(Data excerpts)
--- --- ---
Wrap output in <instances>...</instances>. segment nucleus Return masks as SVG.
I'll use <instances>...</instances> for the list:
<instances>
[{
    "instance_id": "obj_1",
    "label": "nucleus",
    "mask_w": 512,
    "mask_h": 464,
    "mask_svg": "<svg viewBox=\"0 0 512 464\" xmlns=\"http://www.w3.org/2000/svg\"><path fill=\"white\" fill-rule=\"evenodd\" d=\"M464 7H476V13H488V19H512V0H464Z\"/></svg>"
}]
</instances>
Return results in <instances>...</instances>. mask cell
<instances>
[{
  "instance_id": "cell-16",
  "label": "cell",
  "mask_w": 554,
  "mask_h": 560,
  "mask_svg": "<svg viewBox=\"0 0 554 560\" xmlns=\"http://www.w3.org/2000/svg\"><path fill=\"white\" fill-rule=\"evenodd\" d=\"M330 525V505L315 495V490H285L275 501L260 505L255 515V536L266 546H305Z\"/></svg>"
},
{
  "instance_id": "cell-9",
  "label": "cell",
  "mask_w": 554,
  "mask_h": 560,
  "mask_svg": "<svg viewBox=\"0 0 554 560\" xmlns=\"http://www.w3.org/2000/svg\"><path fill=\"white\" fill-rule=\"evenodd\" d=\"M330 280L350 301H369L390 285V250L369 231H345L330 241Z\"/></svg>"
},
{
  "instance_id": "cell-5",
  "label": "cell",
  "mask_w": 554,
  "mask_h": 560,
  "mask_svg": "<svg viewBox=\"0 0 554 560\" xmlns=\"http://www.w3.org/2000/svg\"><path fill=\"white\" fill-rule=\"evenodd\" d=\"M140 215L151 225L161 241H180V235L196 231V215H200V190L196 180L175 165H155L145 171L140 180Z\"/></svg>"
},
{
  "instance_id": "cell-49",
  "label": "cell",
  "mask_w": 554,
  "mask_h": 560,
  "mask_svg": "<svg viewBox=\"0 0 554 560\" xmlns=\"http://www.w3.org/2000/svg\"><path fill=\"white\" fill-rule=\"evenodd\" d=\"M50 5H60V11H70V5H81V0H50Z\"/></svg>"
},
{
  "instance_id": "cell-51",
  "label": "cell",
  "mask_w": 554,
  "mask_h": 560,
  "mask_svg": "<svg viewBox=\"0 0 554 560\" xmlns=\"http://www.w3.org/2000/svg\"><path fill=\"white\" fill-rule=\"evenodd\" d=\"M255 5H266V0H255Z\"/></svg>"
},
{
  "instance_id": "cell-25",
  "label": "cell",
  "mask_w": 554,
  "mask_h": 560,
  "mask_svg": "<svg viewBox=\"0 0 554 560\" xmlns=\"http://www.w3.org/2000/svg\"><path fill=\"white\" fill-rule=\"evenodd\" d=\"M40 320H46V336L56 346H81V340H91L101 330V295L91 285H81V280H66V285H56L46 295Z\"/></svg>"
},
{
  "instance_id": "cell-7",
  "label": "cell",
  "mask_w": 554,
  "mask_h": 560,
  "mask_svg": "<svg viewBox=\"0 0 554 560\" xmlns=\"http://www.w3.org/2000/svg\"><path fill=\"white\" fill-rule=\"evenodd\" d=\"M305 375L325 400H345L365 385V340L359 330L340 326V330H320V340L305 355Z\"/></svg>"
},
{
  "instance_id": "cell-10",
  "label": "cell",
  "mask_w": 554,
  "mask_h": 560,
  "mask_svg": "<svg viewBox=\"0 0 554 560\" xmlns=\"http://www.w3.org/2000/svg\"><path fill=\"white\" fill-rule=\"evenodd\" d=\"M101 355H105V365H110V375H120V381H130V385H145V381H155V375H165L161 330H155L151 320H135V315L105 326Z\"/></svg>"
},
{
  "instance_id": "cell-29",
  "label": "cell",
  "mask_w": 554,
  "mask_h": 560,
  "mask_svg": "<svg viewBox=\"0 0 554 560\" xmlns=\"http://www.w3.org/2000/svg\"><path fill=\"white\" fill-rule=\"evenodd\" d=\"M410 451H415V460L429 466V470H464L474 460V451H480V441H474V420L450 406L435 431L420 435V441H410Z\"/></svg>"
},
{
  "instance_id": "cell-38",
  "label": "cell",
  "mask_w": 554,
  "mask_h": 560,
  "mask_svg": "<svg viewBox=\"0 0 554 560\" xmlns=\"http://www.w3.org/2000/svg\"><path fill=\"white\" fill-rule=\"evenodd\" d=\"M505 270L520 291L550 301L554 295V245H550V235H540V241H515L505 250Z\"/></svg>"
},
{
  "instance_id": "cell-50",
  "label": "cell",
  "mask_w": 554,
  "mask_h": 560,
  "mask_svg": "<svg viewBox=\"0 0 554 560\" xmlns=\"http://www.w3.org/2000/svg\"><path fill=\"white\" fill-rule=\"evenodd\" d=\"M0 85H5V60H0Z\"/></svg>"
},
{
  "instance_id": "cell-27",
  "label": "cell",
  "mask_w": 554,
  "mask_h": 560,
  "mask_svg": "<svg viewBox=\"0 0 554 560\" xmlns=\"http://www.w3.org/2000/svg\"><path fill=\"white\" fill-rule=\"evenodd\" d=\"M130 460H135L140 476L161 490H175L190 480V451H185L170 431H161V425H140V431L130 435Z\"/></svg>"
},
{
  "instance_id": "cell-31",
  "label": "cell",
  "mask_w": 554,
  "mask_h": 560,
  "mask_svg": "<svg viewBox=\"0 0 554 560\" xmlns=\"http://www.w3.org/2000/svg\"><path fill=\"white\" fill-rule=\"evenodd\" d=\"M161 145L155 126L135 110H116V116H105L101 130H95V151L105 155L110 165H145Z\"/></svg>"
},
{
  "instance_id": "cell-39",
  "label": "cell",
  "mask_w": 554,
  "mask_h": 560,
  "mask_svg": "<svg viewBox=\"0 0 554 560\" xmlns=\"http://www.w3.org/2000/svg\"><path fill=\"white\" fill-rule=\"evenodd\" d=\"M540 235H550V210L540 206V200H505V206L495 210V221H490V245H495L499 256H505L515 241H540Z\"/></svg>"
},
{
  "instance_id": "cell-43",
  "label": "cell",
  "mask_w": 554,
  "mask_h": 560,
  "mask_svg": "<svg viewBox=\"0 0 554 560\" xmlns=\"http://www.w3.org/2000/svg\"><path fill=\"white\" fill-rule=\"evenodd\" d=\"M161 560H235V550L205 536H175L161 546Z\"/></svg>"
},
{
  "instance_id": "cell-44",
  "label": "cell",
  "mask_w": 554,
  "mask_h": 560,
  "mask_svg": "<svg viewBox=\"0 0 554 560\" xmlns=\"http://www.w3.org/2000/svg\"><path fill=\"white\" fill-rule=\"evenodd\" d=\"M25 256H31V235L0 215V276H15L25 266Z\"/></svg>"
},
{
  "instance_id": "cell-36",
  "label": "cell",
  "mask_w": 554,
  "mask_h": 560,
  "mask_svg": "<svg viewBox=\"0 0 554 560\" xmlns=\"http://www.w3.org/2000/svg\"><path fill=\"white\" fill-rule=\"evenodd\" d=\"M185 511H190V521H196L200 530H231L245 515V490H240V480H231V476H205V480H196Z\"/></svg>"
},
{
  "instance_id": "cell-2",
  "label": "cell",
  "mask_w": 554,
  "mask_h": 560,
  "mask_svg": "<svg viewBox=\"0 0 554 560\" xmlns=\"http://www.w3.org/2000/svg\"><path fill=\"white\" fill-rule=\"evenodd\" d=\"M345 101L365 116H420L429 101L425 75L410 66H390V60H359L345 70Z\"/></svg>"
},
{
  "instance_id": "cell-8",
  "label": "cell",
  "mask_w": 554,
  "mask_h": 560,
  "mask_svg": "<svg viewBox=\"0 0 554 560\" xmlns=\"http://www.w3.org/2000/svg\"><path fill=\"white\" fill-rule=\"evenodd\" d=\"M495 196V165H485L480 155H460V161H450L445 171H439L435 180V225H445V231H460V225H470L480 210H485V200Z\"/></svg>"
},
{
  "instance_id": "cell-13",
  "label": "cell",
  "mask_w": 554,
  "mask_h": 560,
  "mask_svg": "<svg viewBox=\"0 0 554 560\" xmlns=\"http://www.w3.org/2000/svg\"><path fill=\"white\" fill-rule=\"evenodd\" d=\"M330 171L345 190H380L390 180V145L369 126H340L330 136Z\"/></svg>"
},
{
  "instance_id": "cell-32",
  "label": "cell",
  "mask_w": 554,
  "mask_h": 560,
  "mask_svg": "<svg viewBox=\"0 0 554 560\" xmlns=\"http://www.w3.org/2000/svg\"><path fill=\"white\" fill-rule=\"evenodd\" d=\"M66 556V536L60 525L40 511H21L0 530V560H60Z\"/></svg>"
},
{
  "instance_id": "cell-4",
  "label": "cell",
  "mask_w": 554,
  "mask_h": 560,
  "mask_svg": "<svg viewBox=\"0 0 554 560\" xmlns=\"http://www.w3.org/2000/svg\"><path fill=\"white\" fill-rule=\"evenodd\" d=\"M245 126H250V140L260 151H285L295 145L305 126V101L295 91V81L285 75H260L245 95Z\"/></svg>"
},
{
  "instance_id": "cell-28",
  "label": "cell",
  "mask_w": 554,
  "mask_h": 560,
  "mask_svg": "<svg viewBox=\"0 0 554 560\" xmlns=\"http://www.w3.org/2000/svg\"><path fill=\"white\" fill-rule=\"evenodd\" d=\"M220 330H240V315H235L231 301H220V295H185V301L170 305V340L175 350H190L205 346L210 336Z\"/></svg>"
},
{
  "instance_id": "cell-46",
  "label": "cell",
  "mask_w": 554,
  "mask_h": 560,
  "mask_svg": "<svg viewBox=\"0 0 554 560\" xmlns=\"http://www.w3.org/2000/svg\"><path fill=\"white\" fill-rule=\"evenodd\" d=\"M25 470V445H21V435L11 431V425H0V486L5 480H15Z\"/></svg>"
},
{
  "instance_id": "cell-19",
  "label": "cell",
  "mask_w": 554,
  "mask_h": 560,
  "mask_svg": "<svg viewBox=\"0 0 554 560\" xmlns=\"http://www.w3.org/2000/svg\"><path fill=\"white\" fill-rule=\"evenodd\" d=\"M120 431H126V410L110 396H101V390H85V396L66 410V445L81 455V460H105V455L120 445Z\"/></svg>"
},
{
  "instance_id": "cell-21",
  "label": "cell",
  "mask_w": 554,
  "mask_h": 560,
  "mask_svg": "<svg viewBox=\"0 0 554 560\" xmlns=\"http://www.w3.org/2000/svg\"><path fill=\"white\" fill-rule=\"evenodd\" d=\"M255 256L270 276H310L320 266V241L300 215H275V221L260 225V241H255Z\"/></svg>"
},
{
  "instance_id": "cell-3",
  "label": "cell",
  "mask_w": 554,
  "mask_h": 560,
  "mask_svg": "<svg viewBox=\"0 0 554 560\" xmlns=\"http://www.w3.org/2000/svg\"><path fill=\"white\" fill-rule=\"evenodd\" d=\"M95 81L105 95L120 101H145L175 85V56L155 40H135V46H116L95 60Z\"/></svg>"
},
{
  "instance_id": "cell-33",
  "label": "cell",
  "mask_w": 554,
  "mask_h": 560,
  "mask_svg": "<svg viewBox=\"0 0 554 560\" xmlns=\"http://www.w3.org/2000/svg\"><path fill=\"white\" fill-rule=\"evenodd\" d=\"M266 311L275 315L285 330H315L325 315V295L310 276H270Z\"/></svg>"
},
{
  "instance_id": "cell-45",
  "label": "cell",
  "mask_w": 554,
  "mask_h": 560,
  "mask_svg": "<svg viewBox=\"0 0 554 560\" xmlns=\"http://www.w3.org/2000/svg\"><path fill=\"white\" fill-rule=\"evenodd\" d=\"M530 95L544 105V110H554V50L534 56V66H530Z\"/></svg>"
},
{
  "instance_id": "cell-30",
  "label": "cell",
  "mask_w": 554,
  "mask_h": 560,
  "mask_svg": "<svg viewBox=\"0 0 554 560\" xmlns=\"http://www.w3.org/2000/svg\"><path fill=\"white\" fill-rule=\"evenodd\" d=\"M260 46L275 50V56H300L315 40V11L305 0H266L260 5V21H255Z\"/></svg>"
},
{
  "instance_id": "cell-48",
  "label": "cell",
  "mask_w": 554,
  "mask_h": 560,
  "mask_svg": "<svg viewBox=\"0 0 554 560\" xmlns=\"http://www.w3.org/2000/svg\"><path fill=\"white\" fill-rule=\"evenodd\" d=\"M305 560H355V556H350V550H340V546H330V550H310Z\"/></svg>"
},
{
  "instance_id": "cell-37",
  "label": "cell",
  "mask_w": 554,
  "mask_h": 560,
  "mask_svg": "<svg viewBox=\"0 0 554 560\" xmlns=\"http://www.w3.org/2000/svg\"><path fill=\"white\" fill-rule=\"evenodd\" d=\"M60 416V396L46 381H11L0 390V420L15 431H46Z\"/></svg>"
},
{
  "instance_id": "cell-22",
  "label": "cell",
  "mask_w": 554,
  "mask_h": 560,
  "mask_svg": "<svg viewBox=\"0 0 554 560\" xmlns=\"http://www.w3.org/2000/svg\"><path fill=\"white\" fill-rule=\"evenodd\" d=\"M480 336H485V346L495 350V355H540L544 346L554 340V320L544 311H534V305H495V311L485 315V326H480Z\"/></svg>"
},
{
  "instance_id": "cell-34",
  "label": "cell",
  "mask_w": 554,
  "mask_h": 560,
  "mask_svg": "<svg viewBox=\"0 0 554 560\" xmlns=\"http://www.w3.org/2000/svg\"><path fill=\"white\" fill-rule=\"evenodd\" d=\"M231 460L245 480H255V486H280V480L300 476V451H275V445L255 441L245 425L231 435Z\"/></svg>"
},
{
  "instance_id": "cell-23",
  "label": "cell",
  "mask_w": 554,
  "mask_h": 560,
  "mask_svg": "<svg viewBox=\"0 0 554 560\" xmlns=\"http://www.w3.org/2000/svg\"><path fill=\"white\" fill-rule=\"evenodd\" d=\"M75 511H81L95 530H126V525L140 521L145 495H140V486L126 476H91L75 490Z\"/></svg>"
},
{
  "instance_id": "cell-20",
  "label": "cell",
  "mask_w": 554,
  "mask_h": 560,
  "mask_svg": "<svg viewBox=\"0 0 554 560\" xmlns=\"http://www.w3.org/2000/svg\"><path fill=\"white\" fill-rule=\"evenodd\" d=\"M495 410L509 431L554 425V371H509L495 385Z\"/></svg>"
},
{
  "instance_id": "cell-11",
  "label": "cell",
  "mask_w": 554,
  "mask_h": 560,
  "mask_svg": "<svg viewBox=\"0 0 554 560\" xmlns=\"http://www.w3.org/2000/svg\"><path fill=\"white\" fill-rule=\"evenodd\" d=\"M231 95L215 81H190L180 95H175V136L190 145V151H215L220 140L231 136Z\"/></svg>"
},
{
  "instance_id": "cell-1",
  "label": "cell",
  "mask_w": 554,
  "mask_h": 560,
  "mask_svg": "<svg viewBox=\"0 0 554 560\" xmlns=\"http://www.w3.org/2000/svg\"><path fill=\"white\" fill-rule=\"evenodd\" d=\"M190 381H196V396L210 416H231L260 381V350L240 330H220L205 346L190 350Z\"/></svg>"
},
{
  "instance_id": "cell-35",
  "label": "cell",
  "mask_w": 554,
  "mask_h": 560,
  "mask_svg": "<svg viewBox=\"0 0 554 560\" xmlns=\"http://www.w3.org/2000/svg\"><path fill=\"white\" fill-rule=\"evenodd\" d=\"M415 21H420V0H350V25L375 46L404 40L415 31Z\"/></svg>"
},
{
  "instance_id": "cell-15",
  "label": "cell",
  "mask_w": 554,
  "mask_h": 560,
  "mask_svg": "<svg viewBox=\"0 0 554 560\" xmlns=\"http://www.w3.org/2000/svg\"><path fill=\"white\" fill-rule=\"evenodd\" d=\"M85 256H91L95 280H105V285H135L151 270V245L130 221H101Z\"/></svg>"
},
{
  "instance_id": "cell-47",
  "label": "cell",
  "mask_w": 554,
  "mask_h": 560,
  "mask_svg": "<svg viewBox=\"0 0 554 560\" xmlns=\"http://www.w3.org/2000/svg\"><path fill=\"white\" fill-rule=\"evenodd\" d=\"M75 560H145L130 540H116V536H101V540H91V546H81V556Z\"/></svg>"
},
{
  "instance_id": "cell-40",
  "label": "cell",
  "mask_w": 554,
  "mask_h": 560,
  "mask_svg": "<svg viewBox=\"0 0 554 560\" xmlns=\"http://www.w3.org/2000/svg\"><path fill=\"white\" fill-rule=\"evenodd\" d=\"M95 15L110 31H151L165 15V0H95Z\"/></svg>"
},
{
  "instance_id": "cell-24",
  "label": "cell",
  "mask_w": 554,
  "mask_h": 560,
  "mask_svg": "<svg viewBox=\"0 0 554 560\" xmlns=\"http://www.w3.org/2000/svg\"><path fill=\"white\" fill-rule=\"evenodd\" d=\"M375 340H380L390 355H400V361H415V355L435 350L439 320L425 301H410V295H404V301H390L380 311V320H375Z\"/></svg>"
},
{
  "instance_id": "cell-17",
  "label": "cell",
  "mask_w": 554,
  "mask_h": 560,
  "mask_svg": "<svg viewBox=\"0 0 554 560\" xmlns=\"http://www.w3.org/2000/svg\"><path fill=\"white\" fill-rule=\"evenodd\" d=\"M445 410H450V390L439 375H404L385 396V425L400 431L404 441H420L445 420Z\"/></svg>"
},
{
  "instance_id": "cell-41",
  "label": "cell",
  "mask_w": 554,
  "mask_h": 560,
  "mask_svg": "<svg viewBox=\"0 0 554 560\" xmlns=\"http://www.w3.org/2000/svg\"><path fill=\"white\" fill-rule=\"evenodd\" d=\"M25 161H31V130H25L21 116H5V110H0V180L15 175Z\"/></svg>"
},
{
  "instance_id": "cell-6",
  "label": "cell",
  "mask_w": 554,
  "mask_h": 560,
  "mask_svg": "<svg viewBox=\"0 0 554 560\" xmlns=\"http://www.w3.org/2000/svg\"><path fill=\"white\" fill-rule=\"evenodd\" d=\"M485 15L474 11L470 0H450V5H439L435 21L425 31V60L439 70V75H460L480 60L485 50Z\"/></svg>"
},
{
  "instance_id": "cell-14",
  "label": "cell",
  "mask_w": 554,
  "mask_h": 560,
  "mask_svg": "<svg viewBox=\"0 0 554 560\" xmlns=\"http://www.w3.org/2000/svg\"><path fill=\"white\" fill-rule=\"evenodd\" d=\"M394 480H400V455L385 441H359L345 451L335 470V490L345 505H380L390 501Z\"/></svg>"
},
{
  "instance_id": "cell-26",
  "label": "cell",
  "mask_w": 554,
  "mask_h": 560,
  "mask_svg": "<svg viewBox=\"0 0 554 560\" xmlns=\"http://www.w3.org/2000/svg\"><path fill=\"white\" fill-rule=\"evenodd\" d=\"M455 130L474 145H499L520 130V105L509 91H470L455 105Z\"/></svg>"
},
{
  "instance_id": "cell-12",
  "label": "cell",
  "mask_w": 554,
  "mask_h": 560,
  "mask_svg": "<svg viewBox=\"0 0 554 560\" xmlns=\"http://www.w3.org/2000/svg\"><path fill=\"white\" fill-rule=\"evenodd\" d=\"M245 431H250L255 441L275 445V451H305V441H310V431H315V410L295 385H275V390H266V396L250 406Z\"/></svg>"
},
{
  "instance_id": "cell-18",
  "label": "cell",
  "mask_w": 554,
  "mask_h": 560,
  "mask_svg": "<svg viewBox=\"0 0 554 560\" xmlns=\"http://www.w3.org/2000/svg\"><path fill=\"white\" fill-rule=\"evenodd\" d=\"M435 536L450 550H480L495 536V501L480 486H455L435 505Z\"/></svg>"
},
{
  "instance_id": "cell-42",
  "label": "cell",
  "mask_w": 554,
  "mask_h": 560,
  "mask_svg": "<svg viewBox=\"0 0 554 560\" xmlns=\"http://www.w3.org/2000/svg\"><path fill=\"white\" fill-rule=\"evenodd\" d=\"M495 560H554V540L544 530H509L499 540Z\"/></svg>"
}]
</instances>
--- --- ---
Exercise objective: Report every line of the data above that contains the word "Return", copying each line in full. Case counts.

Response below:
Wrap output in <instances>...</instances>. segment nucleus Return masks as SVG.
Return results in <instances>...</instances>. mask cell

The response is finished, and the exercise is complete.